Friday, September 30

Faster Tom... Faster!

Back when this glorious war began -- on February 23 (the press reports the 24th, but the invasion began on the 23rd), many people understood that if the US got involved, it would go long.  We'd hoped a injection of weapons alone would protect the Ukranian people, but oh, they've become dependent on billions to free themselves, and they still need so much more.

Tom Friedman, the top foreign-policy mind writing for the American newspaper The New York Times, is just starting to catch on to the implications of long-term American involvement in this latest glorious war.  Why they don't think of these things months previous to invasion, instead of now that the US has so many "sunk costs" is mystifying.  (You might think war strategy, and survival instincts and methodologies do not come naturally to a non-military-trained mind like Mr. Friedman, who is essentially helping to lead Democratic politicians with his political columns in America.  God help him, god help us.  He's too slow a thinker to be a leader, much less advising the people who employ the advisers.  This war is not a good look for America.  We own it, even if we're not yet admitting it...  I don't think Europe will forget our actions as quickly as what we did in the Middle East either.  Americans be warned what's being done in yoru name, and will be held accountable to your children...)

Friedman in the NYT:

By claiming territory that he doesn’t fully control, I fear Putin is painting himself into a corner that he might one day feel he can escape only with a nuclear weapon.

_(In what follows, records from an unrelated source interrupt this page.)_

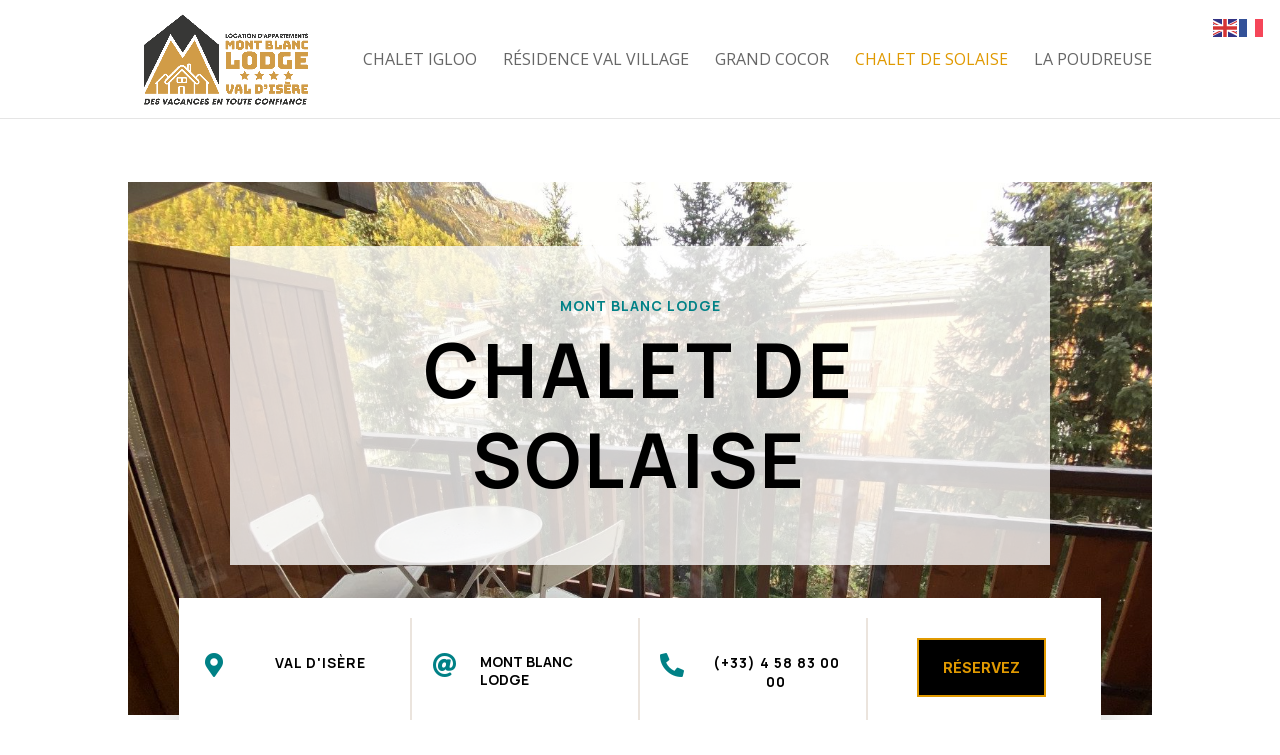

--- FILE ---
content_type: text/css
request_url: https://montblanclodge.com/wp-content/et-cache/44/et-core-unified-44.min.css?ver=1767797756
body_size: -37
content:
@media screen and (min-width:479px){#logo{max-height:100px!important}}

--- FILE ---
content_type: text/css
request_url: https://montblanclodge.com/wp-content/et-cache/44/et-core-unified-tb-58-deferred-44.min.css?ver=1767797756
body_size: 971
content:
div.et_pb_section.et_pb_section_0_tb_footer,div.et_pb_section.et_pb_section_1_tb_footer{background-image:linear-gradient(252deg,#000000 0%,rgba(255,255,255,0.19) 100%)!important}.et_pb_section_0_tb_footer.et_pb_section{padding-bottom:15px;margin-top:43px}.et_pb_section_1_tb_footer.et_pb_section{padding-bottom:15px;margin-top:43px;background-color:#000000!important}.et_pb_row_0_tb_footer.et_pb_row{padding-top:0px!important;padding-top:0px}.et_pb_column_0_tb_footer{transition:transform 300ms ease 0ms}.et_pb_image_0_tb_footer .et_pb_image_wrap{border-radius:50% 50% 50% 50%;overflow:hidden;border-width:10px;border-color:#FFFFFF}.et_pb_image_0_tb_footer{padding-top:24px;margin-top:-172px!important;width:80%;text-align:center}.et_pb_text_0_tb_footer.et_pb_text,.et_pb_text_2_tb_footer.et_pb_text,.et_pb_text_3_tb_footer.et_pb_text,.et_pb_text_4_tb_footer.et_pb_text,.et_pb_text_5_tb_footer.et_pb_text,.et_pb_text_6_tb_footer.et_pb_text,.et_pb_text_10_tb_footer.et_pb_text,.et_pb_text_11_tb_footer.et_pb_text{color:#FFFFFF!important}.et_pb_text_0_tb_footer h4{font-family:'Manrope',Helvetica,Arial,Lucida,sans-serif;font-weight:700;font-size:19px;color:#e09900!important;line-height:1.4em}.et_pb_text_0_tb_footer{margin-bottom:0px!important}.et_pb_text_1_tb_footer h4,.et_pb_text_7_tb_footer h4{font-family:'Manrope',Helvetica,Arial,Lucida,sans-serif;font-weight:800;font-size:19px;color:#e09900!important;line-height:1.4em}.et_pb_text_1_tb_footer,.et_pb_text_7_tb_footer{margin-top:62px!important;margin-bottom:20px!important}.et_pb_text_2_tb_footer,.et_pb_text_3_tb_footer,.et_pb_text_4_tb_footer,.et_pb_text_5_tb_footer,.et_pb_text_6_tb_footer,.et_pb_text_8_tb_footer,.et_pb_text_9_tb_footer{line-height:1.8em;font-family:'Open Sans',Helvetica,Arial,Lucida,sans-serif;font-size:16px;line-height:1.8em;margin-bottom:10px!important}.et_pb_text_8_tb_footer.et_pb_text,.et_pb_text_8_tb_footer.et_pb_text a,.et_pb_text_8_tb_footer h4,.et_pb_text_9_tb_footer.et_pb_text,.et_pb_text_9_tb_footer.et_pb_text a,.et_pb_text_9_tb_footer h4{color:#faf5ef!important}.et_pb_row_1_tb_footer{border-top-width:1px;border-color:rgba(112,112,112,0.45) #FFDD67 #FFDD67 #FFDD67}.et_pb_row_1_tb_footer.et_pb_row{padding-top:20px!important;margin-top:71px!important;margin-right:auto!important;margin-left:auto!important;padding-top:20px}.et_pb_text_10_tb_footer,.et_pb_text_11_tb_footer{line-height:1.8em;font-family:'Hind',Helvetica,Arial,Lucida,sans-serif;font-size:12px;line-height:1.8em;margin-top:0px!important;margin-bottom:9px!important}.et_pb_text_10_tb_footer.et_pb_text a,.et_pb_text_11_tb_footer.et_pb_text a{color:#23CDE7!important}.et_pb_image_1_tb_footer{max-width:50%;text-align:right;margin-right:0}.et_pb_column_0_tb_footer:hover{transform:translateX(0px) translateY(-20px)!important}@media only screen and (max-width:980px){.et_pb_image_0_tb_footer .et_pb_image_wrap img,.et_pb_image_1_tb_footer .et_pb_image_wrap img{width:auto}.et_pb_text_0_tb_footer h4,.et_pb_text_1_tb_footer h4,.et_pb_text_7_tb_footer h4{font-size:16px}.et_pb_text_2_tb_footer,.et_pb_text_3_tb_footer,.et_pb_text_4_tb_footer,.et_pb_text_5_tb_footer,.et_pb_text_6_tb_footer,.et_pb_text_8_tb_footer,.et_pb_text_9_tb_footer,.et_pb_text_10_tb_footer,.et_pb_text_11_tb_footer{font-size:15px}.et_pb_row_1_tb_footer{border-top-width:1px;border-top-color:rgba(112,112,112,0.45)}}@media only screen and (max-width:767px){.et_pb_image_0_tb_footer .et_pb_image_wrap img,.et_pb_image_1_tb_footer .et_pb_image_wrap img{width:auto}.et_pb_text_0_tb_footer h4,.et_pb_text_1_tb_footer h4,.et_pb_text_2_tb_footer,.et_pb_text_3_tb_footer,.et_pb_text_4_tb_footer,.et_pb_text_5_tb_footer,.et_pb_text_6_tb_footer,.et_pb_text_7_tb_footer h4,.et_pb_text_8_tb_footer,.et_pb_text_9_tb_footer,.et_pb_text_10_tb_footer,.et_pb_text_11_tb_footer{font-size:14px}.et_pb_row_1_tb_footer{border-top-width:1px;border-top-color:rgba(112,112,112,0.45)}}.et_pb_text_2.et_pb_text,.et_pb_text_2.et_pb_text a,.et_pb_text_3.et_pb_text,.et_pb_text_3.et_pb_text a{color:#666666!important}.et_pb_text_2,.et_pb_text_3{line-height:1.8em;font-family:'Open Sans',Helvetica,Arial,Lucida,sans-serif;font-size:16px;line-height:1.8em}.et_pb_section_3.et_pb_section{background-color:rgba(224,153,0,0.16)!important}.et_pb_text_4 h2{font-family:'Manrope',Helvetica,Arial,Lucida,sans-serif;font-weight:700;font-size:48px;color:#008186!important;line-height:1.6em}.et_pb_text_4 h3{line-height:1.9em}.et_pb_text_4{margin-bottom:10px!important}.et_pb_image_0{text-align:left;margin-left:0}@media only screen and (max-width:980px){.et_pb_text_2,.et_pb_text_3{font-size:15px}.et_pb_text_4 h2{font-size:32px}.et_pb_image_0 .et_pb_image_wrap img{width:auto}}@media only screen and (max-width:767px){.et_pb_text_2,.et_pb_text_3{font-size:14px}.et_pb_text_4 h2{font-size:20px}.et_pb_image_0 .et_pb_image_wrap img{width:auto}}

In any event, Putin seems to be daring Kyiv and its Western allies to keep the war going into winter — when natural gas supplies in Europe will be constrained and prices could be astronomical — to recover territories, some of which his Ukrainian proxies have had under Russia’s influence since 2014.

Will Ukraine and the West swerve? Will they plug their noses and do a dirty deal with Putin to stop his filthy war? Or will Ukraine and the West take him on, head-on, by insisting that Putin get no territorial achievement out of this war, so we uphold the principle of the inadmissibility of seizing territory by force?

Do not be fooled: There will be pressure within Europe to swerve and accept such a Putin offer. That is surely Putin’s aim — to divide the Western alliance and walk away with a face-saving “victory.”

But there is another short-term risk for Putin. If the West doesn’t swerve, doesn’t opt for a deal with him, but instead doubles down with more arms and financial aid for Ukraine, there is a chance that Putin’s army will collapse.